When thinking about maintaining you're CiviCRM, it's important to think through how your organization wants to manage security updates. Not just for now. Consideration for the long-term is the key. Maintaining technology does not have to be costly or time consuming. You already know how imperative it is to address security risks, which is why updates are commonly released. It’s important to plan for these regular updates.
Set your organization up for success by answering the following questions now, so you can plan for ongoing protection of your CiviCRM.
- What is the capacity for you, your staff and/or your budget with a consulting partner?
- How long does it take to implement the security release?
- How often do you want to be doing a security release?
- What will your capacity be as you grow?

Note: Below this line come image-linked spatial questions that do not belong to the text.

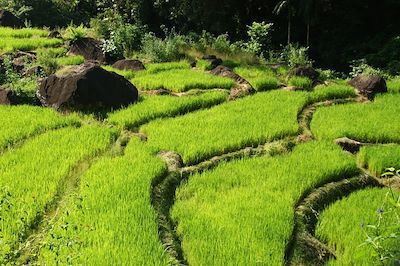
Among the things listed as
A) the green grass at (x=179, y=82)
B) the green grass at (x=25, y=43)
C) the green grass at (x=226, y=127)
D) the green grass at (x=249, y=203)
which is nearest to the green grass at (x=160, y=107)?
the green grass at (x=226, y=127)

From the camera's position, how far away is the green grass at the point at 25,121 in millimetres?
8123

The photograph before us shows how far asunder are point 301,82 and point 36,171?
647 cm

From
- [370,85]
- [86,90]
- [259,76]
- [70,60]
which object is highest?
[70,60]

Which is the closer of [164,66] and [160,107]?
[160,107]

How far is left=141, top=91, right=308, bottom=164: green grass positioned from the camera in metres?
7.66

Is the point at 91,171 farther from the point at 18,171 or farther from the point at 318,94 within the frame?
the point at 318,94

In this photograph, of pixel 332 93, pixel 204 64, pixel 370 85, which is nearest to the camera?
pixel 332 93

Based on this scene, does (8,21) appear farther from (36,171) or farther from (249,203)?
(249,203)

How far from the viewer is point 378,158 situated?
736 cm

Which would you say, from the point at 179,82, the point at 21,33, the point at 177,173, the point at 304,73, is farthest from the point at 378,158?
the point at 21,33

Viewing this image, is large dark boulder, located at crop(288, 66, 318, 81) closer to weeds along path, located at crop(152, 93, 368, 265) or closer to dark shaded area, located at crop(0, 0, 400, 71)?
weeds along path, located at crop(152, 93, 368, 265)

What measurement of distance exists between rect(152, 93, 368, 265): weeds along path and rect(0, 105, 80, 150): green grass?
2.27 meters

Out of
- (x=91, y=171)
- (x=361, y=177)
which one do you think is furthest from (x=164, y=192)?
(x=361, y=177)

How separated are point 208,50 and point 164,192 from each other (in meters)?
8.67
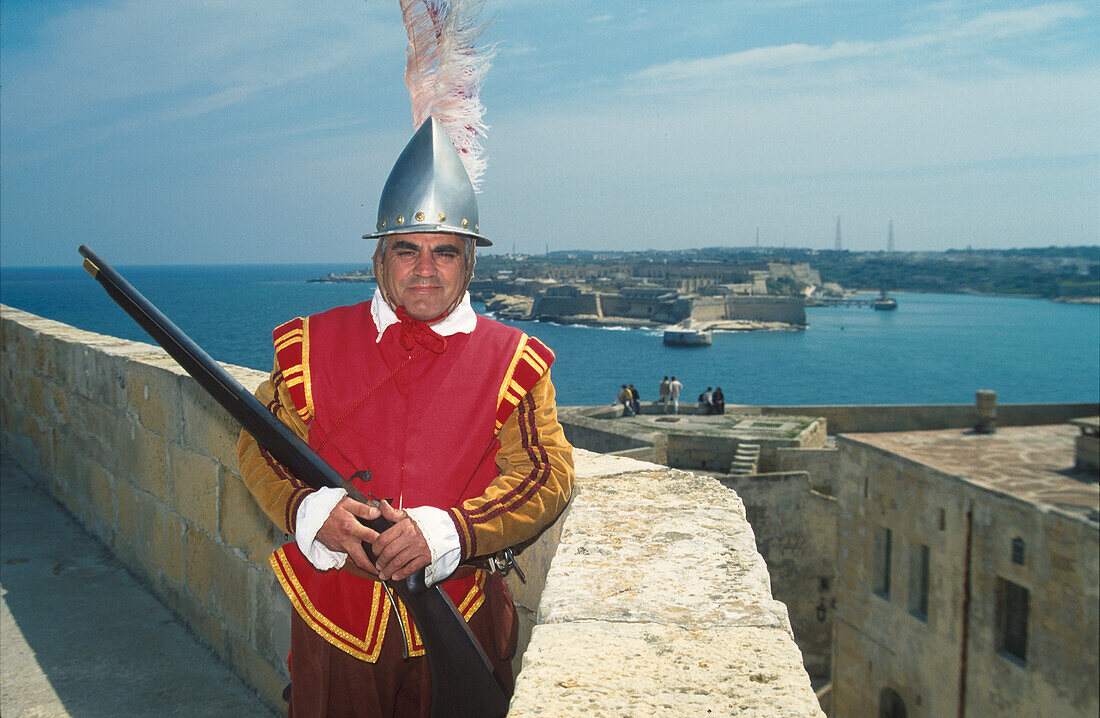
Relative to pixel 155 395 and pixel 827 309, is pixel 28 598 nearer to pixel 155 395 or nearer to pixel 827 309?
pixel 155 395

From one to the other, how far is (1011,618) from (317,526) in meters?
15.7

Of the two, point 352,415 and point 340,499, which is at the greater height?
point 352,415

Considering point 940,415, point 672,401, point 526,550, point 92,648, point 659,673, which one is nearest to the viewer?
point 659,673

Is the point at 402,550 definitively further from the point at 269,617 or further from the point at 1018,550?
the point at 1018,550

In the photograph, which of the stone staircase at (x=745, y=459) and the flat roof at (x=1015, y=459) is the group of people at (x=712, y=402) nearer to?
the stone staircase at (x=745, y=459)

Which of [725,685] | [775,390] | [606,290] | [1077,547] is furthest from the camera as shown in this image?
[606,290]

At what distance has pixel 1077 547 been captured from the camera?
13.0 metres

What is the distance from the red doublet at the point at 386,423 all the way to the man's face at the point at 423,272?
0.07 m

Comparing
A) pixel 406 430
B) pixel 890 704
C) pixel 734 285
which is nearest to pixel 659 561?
pixel 406 430

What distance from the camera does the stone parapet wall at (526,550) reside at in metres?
1.34

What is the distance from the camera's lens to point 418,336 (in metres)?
1.82

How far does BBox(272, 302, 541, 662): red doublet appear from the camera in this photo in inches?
69.5

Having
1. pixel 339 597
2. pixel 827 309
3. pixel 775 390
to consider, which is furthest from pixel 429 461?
pixel 827 309

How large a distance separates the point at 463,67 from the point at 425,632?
124 cm
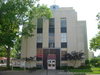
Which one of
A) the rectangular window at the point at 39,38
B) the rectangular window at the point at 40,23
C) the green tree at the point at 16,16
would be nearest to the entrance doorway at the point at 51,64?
the rectangular window at the point at 39,38

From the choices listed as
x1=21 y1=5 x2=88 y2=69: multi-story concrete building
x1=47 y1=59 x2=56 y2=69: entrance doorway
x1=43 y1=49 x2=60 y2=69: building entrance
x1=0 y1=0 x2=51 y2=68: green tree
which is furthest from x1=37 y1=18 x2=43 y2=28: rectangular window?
x1=47 y1=59 x2=56 y2=69: entrance doorway

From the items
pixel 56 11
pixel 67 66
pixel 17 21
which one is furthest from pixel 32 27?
pixel 67 66

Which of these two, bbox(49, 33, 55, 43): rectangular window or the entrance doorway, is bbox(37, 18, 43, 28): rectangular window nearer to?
bbox(49, 33, 55, 43): rectangular window

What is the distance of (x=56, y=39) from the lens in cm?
3950

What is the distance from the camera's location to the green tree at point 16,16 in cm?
3104

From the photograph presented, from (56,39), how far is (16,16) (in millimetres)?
10282

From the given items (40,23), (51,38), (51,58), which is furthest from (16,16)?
(51,58)

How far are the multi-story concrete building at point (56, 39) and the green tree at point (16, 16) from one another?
280 centimetres

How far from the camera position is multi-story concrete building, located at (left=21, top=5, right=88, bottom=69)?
38.3 meters

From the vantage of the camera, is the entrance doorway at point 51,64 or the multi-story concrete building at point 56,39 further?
the multi-story concrete building at point 56,39

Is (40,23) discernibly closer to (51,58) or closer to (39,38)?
(39,38)

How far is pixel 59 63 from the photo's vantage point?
124 ft

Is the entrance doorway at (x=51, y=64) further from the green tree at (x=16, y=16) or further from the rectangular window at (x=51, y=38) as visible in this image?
the green tree at (x=16, y=16)

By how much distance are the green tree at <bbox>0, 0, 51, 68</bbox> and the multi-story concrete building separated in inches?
110
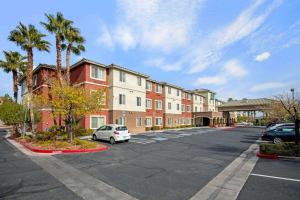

Why the ESR (Extended Security Release)?
When we talk to nonprofits about the questions above, their answers clearly point to needing updates that provide top level security with minimal disruption to their website and calendars. Especially those CiviCRM setups with multiple integrations and larger databases.
A lot of nonprofits have found the ESR to be very manageable. It keeps costs down because there is no need to be in CiviCRM as often and the time between updates also allows for the same level of security. If you’ve ever done a security update on a more complicated CiviCRM, you have probably experienced something not working quite right and had to fix it. If you only update every 6 months, you run less risk of website instability.
Security releases are a requirement for a healthy CiviCRM. If you think in terms of what’s most manageable for the long-term, consider the ESR solution for maintaining the health of your system.
We strive to make sure nonprofits don’t have to do more work than necessary and get the full protection of security updates. That’s why we always recommend the ESR to our clients at BackOffice Thinking.